The tech sector also made some gains, as the Nasdaq (^IXIC 0.83%) improved by 0.3% on big gains from Facebook (META 0.90%) and Apple. The social-networking king jumped a whopping 8.1% on upgrades from Topeka Capital Markets, Bernstein, and BTIG, and its new Gifts platform could also add on a solid chunk of revenue this holiday season. Apple also bounced back another 3.2% as Citigroup gave it a seal approval by reinitiating a buy rating.
On the Dow, PC-maker Hewlett-Packard (HPQ 2.22%) led the way with a 2.4% gain as it continues to recover from the debacle over its Autonomy acquisition.

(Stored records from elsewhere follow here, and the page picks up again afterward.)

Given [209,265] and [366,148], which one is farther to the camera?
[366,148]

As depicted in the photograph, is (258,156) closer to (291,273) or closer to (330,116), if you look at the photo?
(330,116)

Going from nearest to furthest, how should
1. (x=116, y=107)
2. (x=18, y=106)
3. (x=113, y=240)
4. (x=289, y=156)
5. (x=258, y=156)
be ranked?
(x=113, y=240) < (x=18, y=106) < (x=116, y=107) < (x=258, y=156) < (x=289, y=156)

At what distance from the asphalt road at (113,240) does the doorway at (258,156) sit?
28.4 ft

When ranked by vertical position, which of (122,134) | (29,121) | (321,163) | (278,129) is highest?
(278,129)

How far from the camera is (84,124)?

A group of shareholders also announced they're suing the company over the $8.8 billion writedown.
At the other end of the spectrum, McDonald's (MCD 0.32%) fell 0.9% after Lazard Capital Markets downgraded it on rising competition and declining same-store sales in the near term. McDonald's has begun revamping its store designs domestically, but its shares have floundered this year, down 14%, amid a change in its leadership.
In late news, eurozone officials and the International Monetary Fund agreed to cut Greece's debt by 40 billion euros by 2020. The agreement should help pave the way to for an additional round of bailout funding, this time as much as 44 billion euros, in December. Among other decisions, the finance ministers agreed to cut the interest rate on loans to Greece and return 11 billion euros from earlier profits on purchases of Greek bonds. The news should help European stocks higher tomorrow.
Later in the week, figures on durable-goods orders and new-home sales, as well as the first revision in third-quarter GDP, should affect stocks.